Clang can build a kernel now. “The kernel can successfully boot to runlevel 5 (aka X + networking) on the Macbook, both on bare metal and in Qemu. The kernel can successfully boot to runlevel 3 on a secondary test machine, a microATX desktop box (Intel Atom). I haven’t tried to start X on this box yet. The kernel can self-host; I am currently running a ‘fourth generation’ self-hosted Linux kernel built by a ‘fourth generation’ Clang.”
Given that Linux fans generally weasel out of criticism by pointing out that the criticism aimed usually at highlevel components of a Linux system don’t apply to “Linux” (which is the kernel), I’m feeling obliged to point out that Clang “can build a kernel” for quite some time now. http://en.wikipedia.org/wiki/Clang states:
2009-02-25 for the FreeBSD kernel.
2009-03-16 for the DragonflyBSD kernel.
2010-02-20 for HelenOS.
It can successfully build Linux now, to adopt the Linux terminology.

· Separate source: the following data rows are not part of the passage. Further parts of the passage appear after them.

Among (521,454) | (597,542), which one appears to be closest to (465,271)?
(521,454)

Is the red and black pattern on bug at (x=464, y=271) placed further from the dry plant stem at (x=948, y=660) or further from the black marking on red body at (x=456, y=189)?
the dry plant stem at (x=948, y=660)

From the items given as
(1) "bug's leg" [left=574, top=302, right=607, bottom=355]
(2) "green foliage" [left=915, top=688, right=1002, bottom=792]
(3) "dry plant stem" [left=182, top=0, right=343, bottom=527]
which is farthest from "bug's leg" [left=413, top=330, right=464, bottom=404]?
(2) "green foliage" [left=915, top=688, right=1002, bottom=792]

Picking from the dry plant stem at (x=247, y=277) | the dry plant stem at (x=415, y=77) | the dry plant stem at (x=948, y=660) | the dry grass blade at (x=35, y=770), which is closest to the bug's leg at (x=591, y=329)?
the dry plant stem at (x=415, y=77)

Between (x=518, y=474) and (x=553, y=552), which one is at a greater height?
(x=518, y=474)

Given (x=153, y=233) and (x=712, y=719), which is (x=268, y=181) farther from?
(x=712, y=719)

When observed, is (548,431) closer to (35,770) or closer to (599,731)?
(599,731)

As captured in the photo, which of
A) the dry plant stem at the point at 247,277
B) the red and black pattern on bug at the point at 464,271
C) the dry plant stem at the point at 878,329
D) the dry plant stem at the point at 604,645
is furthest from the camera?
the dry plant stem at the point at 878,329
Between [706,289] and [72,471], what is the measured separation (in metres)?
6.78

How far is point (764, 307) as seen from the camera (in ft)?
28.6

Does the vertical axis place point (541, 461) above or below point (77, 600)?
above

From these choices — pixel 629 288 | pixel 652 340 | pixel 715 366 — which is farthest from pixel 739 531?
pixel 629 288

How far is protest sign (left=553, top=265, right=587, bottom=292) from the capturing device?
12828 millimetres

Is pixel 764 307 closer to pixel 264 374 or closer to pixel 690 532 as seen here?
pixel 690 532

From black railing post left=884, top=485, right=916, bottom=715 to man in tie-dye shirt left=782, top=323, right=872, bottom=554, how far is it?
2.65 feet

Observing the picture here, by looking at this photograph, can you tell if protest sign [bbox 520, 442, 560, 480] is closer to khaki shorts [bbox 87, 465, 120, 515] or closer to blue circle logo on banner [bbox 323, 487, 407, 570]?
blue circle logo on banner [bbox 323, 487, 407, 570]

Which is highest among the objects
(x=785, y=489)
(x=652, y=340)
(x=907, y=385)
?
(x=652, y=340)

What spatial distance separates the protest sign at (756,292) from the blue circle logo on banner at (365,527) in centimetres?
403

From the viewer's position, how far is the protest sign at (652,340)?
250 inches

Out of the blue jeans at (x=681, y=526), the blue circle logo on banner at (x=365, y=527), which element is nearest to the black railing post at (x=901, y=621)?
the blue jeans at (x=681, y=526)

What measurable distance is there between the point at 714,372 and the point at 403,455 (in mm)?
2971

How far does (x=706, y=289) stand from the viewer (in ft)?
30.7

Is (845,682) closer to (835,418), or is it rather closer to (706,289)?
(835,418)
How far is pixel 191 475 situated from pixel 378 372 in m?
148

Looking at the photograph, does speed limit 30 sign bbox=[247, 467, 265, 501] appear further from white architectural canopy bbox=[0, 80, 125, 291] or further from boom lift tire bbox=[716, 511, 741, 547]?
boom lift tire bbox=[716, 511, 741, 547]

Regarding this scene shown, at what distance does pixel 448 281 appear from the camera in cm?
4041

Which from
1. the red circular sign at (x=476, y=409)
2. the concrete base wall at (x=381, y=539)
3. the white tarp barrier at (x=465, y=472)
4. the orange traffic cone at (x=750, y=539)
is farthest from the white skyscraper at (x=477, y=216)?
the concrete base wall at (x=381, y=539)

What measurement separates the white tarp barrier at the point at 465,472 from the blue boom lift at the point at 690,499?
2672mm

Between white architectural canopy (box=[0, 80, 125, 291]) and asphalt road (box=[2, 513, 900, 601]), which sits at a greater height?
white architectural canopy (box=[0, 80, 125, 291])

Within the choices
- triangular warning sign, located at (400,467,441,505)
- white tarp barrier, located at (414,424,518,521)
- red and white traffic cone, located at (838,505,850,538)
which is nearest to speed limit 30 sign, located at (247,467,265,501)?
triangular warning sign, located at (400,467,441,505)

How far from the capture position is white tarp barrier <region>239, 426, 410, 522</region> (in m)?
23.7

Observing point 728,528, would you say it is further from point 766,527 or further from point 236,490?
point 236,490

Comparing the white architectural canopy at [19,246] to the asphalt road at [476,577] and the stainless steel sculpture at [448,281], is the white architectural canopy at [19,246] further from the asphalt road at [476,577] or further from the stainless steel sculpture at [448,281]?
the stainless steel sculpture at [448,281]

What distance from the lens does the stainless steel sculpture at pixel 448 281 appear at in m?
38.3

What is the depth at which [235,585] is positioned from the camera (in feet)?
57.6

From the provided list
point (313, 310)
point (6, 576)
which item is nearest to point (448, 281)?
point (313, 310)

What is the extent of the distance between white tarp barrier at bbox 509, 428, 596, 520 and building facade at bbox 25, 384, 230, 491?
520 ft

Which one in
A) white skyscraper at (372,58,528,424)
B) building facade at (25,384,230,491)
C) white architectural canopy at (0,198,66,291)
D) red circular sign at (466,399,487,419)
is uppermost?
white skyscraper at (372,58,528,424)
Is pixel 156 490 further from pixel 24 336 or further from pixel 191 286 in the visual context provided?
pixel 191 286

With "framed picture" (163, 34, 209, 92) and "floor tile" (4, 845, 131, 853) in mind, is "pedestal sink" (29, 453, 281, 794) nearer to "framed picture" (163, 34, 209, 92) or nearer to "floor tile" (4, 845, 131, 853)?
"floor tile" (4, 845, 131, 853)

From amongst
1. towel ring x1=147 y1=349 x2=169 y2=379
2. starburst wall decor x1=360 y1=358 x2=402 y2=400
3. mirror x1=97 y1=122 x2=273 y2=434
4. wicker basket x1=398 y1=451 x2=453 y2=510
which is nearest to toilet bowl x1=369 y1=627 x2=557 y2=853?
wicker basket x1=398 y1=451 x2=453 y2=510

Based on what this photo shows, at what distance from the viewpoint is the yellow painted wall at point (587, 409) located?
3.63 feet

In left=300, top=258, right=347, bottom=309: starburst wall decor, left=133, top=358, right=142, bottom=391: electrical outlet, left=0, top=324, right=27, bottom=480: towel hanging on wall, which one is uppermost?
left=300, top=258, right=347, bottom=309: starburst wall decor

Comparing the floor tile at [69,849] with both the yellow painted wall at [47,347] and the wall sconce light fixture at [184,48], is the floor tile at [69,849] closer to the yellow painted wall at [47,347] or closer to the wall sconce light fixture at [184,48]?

By the way, there are some extra characters in the URL
Huh, headline fixed. Weird how the “Linux” bit dropped out of it.
The post notes that neither VDSO or the boot code build correctly with clang. The poster modified the build system to compile these two vital components with GCC. So no, clang can’t quite build a working Linux kernel on its own yet.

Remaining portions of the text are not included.